I wish it was mine!!!! Very nice!


----------



## The Orchid Boy (Jan 20, 2013)

I'm so jealous. It looks so healthy and the blooms are nice.


----------



## Martin (Jan 20, 2013)

like the dark color.


----------



## emydura (Jan 20, 2013)

Love the colour as well. What a magnificently healthy plant. You are growing it to perfection.


----------



## Ozpaph (Jan 20, 2013)

great flower presentation.


----------



## SlipperFan (Jan 20, 2013)

Well grown, bloomed and photographed.


----------



## Leo_5313 (Jan 20, 2013)

This is really nice. I like the red.


----------



## paworsport (Jan 21, 2013)

Super flowering with incredible color and shape. :clap::drool::clap::drool:


----------



## annab (Jan 21, 2013)

thanks for show us this marvellous king (queen ?).
congrats,anna


----------



## atlantis (Jan 21, 2013)

Simply perfect :clap:


----------



## Mathias (Jan 21, 2013)

What a great looking plant! And with four flowers its just fantastic.


----------



## SlipperKing (Jan 22, 2013)

And to think, you grew/grow this beauty in the house!?! That is amazing in itself. Another Question; first bloom seedling?


----------



## Fabrice (Jan 23, 2013)

Color is awesome and cleraly better than lots of actual standard!


----------



## JPMC (Jan 23, 2013)

SlipperKing said:


> And to think, you grew/grow this beauty in the house!?! That is amazing in itself. Another Question; first bloom seedling?

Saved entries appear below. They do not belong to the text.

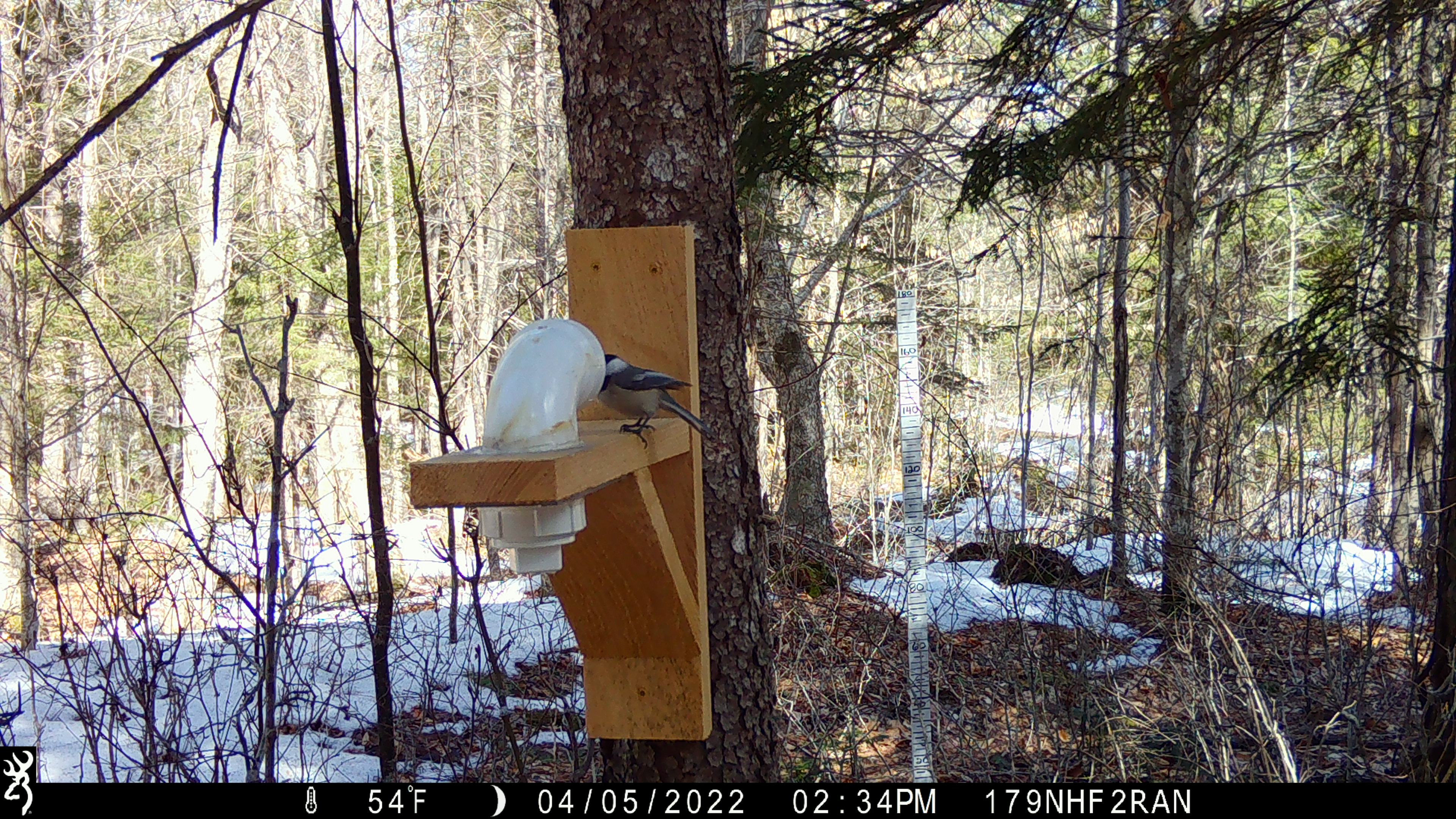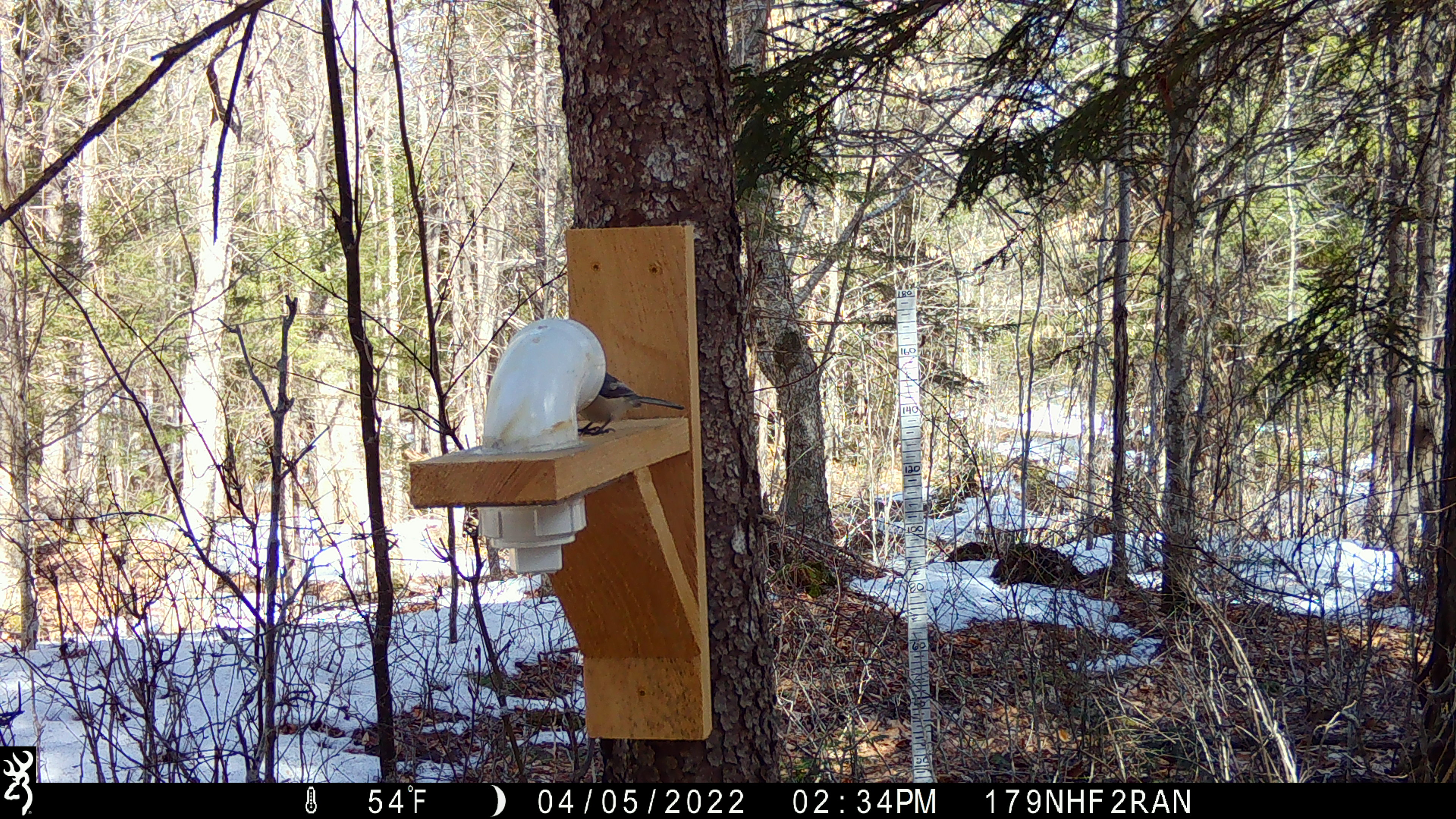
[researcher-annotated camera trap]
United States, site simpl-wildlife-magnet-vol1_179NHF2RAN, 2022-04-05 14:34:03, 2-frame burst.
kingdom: Animalia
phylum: Chordata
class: Aves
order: Passeriformes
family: Paridae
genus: Poecile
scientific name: Poecile atricapillus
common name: black-capped chickadee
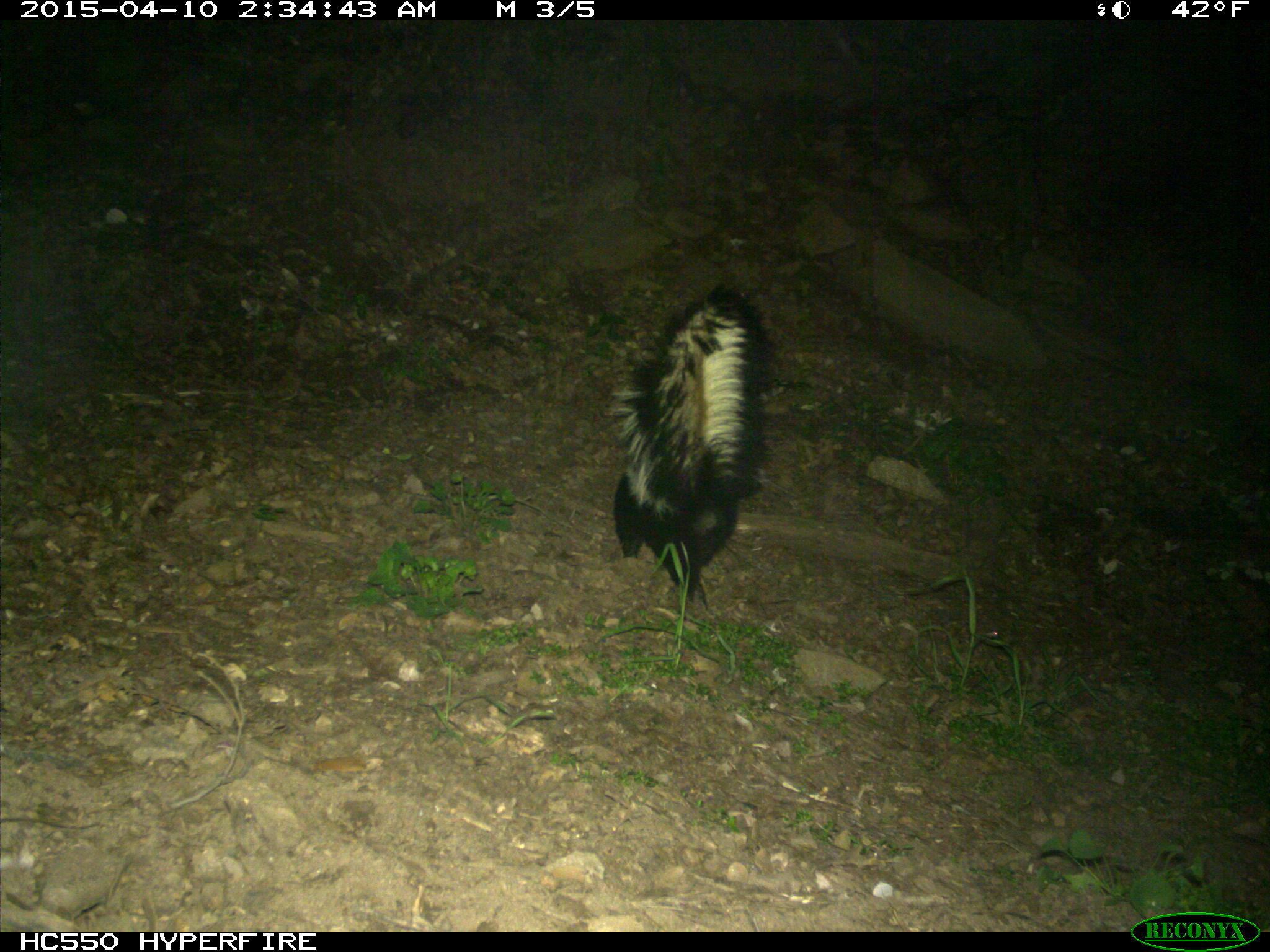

Thank you. This is not its first bloom. It blooms 1-2 times per year and has been doing so for the past 10-12 years. Normally, I would not have such a large plant, but it has been with me so long and it performs so well that I make an exception.


----------



## dodidoki (Jan 23, 2013)

JPMC said:


> Thank you. This is not its first bloom. It blooms 1-2 times per year and has been doing so for the past 10-12 years. Normally, I would not have such a large plant, but it has been with me so long and it performs so well that I make an exception.



1-2 times per year??? All of my roths need 2 year for a new growth to reach FS size . Do you keep it on steroids????


----------



## Marc (Jan 23, 2013)

A blooming roth is a good roth imho.

Well grown and nice flowers!


----------



## Fabrice (Jan 23, 2013)

I'm a roth fanatic and if you were in Europe, I would like a division of this plant.:drool:


----------



## Susie11 (Jan 23, 2013)

Stunning!


----------



## JPMC (Jan 23, 2013)

dodidoki said:


> 1-2 times per year??? All of my roths need 2 year for a new growth to reach FS size . Do you keep it on steroids????



Not at all. It's getting to the point that it's so large that it clumps and has several growths at various stages of development. I would say that it takes about 1.5 -2 years to mature a growth. As of now there are 11 growths (2 very old and 4 very new, one in bloom, and 4 between 1-2 years old).


----------



## Justin (Jan 23, 2013)

has anyone (in the US) claimed a future division? if not sign me up!


----------



## chrismende (Jan 24, 2013)

Wow! I hope when my plants are that age that they will look this good! You are a terrific grower! And the flowers are lovely, whether or not they look like the wide-dorsal- beefy flowers in much of the contemporary breeding! I'd be happy to own it!


----------